EXERCISE INSTRUCTIONS: Can you output everything from "The Fed Funds" down to "and government debt." in the article on the Federal Reserve statement below, word for word?

====== EXTRACT

The Federal Reserve statement, which was released following its 2-day meeting that ended on Wednesday, contained no big surprises. Still, there were some shifts in the Fed’s language which do provide clues as to what happens next.
The most important point was perhaps that the Fed has upgraded its view of the US economic expansion to “solid” from “moderate”. It also upgraded its view of job gains, describing them as “strong” instead of “solid” in the previous statement. The Fed in addition acknowledged that lower energy prices are helping households. The Fed Governors finally removed the reference to “considerable period” before interest rates rise that had been maintained in the previous statements. All these were positive and hawkish points that favored dollar bulls.
On the negative and more dovish side, the Fed noted the declines in inflation below its 2% target and forecast inflation to decline further in coming months. However, this was mostly due to lower energy prices and the Fed expected inflation to gradually rise back to 2% “over the medium term”. The Fed also showed a degree of concern over “international developments”, which it said would be considered prior to any policy move. The Fed also judged it can still be “patient in beginning to normalize” monetary policy. Therefore, this should put the Fed on hold – at least for another couple of meetings.
The Fed Funds rate target remained between 0 and 0.25% and the central bank would keep reinvesting the principal repayments from its huge bond portfolio of agency, mortgage-backed and government debt.
One development that was probably welcomed by Chair Janet Yellen was that the statement received unanimous backing. This more likely had more to do with the rotation of voting members on the board rather than a change of view by the board members, as the previous statement’s dissenters, R. Fisher, N. Kocherlakota and C. Plosser no longer served as voting members this year.
Euro / dollar fell by around half a cent following the release of the statement, from 1.1330 to around 1.1280. The S&P 500 dropped by nearly 1.5% close to the 2000 level from around 2030 prior to the statement’s release. The market was anticipating a more dovish Fed statement it looked like.
However, the present 0% level of interest rates is probably causing some discomfort to the Fed and they will like to take the opportunity to raise interest rates away from that level the first chance they get. This does not necessarily mean that they will embark on a long interest rate hike campaign, as they will likely wait for inflation to pick up significantly before really starting serious monetary tightening. With oil prices low and inflation around 1.5%, the risk of such a tightening campaign taking place is limited, but one or two quarter-point hikes are certainly possible this year if the current benign financial environment is maintained and the job market continues to improve.

============
====== STORED DATA

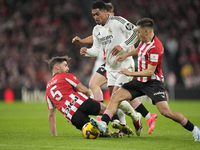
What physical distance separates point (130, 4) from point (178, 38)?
4.04m

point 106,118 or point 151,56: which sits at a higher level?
point 151,56

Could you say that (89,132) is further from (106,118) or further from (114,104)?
(114,104)

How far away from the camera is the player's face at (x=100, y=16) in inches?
243

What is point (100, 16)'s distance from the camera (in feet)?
20.4

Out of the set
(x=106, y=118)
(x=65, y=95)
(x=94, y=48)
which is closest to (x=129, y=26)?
(x=94, y=48)

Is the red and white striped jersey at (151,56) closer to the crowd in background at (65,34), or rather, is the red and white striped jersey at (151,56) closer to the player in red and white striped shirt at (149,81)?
the player in red and white striped shirt at (149,81)

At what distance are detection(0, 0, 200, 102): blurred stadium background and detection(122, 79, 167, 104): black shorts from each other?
1232cm

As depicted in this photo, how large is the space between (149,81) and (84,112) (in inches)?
45.7

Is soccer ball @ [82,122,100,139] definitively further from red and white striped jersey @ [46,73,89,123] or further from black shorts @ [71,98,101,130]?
red and white striped jersey @ [46,73,89,123]

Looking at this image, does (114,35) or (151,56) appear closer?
(151,56)

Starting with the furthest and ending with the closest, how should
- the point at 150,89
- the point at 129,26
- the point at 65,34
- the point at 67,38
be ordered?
the point at 65,34 < the point at 67,38 < the point at 129,26 < the point at 150,89

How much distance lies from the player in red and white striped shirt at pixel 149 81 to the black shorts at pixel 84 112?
0.34 m

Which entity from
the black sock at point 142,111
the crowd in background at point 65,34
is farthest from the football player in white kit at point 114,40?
the crowd in background at point 65,34

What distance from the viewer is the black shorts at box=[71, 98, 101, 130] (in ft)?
17.8
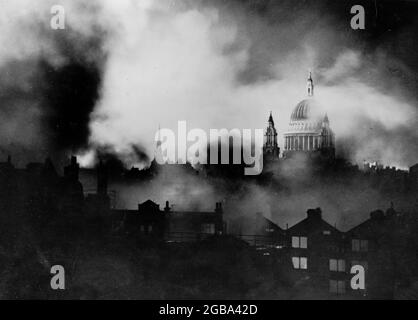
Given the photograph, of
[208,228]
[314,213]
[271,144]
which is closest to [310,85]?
[271,144]

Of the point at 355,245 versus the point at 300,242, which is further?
the point at 300,242

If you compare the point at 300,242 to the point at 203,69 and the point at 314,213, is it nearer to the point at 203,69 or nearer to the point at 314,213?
the point at 314,213

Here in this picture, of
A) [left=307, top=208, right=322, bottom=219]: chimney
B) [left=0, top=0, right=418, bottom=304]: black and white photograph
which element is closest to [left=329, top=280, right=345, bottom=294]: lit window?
[left=0, top=0, right=418, bottom=304]: black and white photograph

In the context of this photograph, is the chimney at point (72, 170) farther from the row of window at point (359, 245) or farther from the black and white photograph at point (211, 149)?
the row of window at point (359, 245)

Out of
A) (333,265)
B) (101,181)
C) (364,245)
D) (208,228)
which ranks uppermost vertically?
(101,181)

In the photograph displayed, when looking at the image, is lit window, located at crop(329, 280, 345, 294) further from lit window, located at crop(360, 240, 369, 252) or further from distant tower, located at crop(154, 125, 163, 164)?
distant tower, located at crop(154, 125, 163, 164)

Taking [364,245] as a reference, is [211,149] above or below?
above

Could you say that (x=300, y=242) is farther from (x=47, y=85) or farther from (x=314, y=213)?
(x=47, y=85)
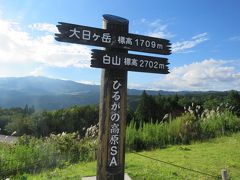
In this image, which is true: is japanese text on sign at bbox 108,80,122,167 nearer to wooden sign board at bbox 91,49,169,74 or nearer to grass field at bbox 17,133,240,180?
wooden sign board at bbox 91,49,169,74

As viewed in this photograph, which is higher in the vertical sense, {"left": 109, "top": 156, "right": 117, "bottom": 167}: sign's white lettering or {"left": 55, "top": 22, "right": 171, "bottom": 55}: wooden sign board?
{"left": 55, "top": 22, "right": 171, "bottom": 55}: wooden sign board

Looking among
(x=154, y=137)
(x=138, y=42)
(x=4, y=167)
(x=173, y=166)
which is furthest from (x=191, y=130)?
(x=138, y=42)

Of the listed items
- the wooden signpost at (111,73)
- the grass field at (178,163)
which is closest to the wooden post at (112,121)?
the wooden signpost at (111,73)

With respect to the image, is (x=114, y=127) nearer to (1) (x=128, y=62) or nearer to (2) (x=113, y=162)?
(2) (x=113, y=162)

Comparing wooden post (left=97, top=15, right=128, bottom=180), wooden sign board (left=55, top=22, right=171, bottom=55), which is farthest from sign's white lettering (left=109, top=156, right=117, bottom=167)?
wooden sign board (left=55, top=22, right=171, bottom=55)

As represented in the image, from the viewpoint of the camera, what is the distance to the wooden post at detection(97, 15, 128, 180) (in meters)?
4.30

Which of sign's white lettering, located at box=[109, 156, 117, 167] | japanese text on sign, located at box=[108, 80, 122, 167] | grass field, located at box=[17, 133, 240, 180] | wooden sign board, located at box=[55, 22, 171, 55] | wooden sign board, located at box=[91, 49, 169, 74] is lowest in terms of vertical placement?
grass field, located at box=[17, 133, 240, 180]

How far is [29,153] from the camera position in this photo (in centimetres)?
729

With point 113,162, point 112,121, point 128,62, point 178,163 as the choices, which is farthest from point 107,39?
point 178,163

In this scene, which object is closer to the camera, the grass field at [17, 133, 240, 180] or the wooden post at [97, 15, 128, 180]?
the wooden post at [97, 15, 128, 180]

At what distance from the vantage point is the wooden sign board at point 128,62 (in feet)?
14.2

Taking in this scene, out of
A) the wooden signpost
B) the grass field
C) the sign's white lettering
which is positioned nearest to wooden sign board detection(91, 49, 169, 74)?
the wooden signpost

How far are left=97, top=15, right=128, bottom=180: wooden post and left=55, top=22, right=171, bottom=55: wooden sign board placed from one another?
7 cm

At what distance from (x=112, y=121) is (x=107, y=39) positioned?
1011mm
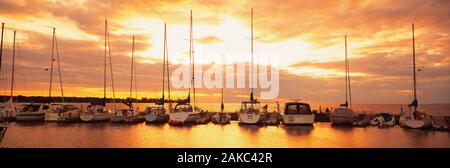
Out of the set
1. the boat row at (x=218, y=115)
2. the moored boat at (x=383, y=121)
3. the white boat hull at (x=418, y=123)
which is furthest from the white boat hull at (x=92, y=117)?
the white boat hull at (x=418, y=123)

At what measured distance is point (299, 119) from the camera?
149ft

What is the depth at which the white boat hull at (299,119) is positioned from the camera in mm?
45281

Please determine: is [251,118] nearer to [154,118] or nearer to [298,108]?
[298,108]

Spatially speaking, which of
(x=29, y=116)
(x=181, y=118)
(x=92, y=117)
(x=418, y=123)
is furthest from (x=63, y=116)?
(x=418, y=123)

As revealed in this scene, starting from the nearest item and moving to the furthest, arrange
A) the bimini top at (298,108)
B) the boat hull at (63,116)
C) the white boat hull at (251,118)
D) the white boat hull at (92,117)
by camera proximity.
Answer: the bimini top at (298,108)
the white boat hull at (251,118)
the boat hull at (63,116)
the white boat hull at (92,117)

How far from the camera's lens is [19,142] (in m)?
29.8

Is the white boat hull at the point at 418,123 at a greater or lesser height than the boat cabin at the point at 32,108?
lesser

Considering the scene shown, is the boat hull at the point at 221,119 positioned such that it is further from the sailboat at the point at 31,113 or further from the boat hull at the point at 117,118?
the sailboat at the point at 31,113

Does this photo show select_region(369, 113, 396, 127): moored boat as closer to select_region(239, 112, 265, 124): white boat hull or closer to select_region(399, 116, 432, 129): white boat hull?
select_region(399, 116, 432, 129): white boat hull

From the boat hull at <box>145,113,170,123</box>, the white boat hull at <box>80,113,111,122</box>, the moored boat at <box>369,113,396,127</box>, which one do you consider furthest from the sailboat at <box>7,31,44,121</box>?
the moored boat at <box>369,113,396,127</box>
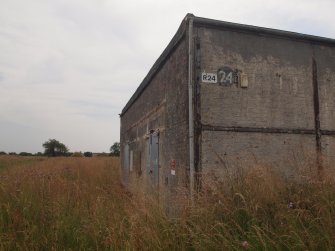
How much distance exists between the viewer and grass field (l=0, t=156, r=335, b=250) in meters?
3.31

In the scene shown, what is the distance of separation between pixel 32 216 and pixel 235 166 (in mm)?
3311

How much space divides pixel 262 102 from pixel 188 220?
3010 millimetres

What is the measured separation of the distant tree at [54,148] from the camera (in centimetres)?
7944

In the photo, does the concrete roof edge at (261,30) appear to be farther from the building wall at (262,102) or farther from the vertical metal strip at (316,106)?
the vertical metal strip at (316,106)

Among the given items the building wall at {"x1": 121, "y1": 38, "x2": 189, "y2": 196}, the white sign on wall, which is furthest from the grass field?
the white sign on wall

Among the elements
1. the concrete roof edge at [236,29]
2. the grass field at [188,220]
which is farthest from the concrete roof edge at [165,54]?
the grass field at [188,220]

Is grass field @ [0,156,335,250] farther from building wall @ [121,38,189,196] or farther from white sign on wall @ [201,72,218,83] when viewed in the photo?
white sign on wall @ [201,72,218,83]

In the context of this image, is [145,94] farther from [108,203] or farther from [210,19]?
[108,203]

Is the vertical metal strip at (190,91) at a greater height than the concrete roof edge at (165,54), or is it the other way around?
the concrete roof edge at (165,54)

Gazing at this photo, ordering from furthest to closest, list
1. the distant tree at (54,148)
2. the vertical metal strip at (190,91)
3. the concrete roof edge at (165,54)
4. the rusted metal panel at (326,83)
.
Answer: the distant tree at (54,148) → the rusted metal panel at (326,83) → the concrete roof edge at (165,54) → the vertical metal strip at (190,91)

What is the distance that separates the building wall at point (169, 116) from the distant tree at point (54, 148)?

============

TASK SOLUTION:
The Fed Funds rate target remained between 0 and 0.25% and the central bank would keep reinvesting the principal repayments from its huge bond portfolio of agency, mortgage-backed and government debt.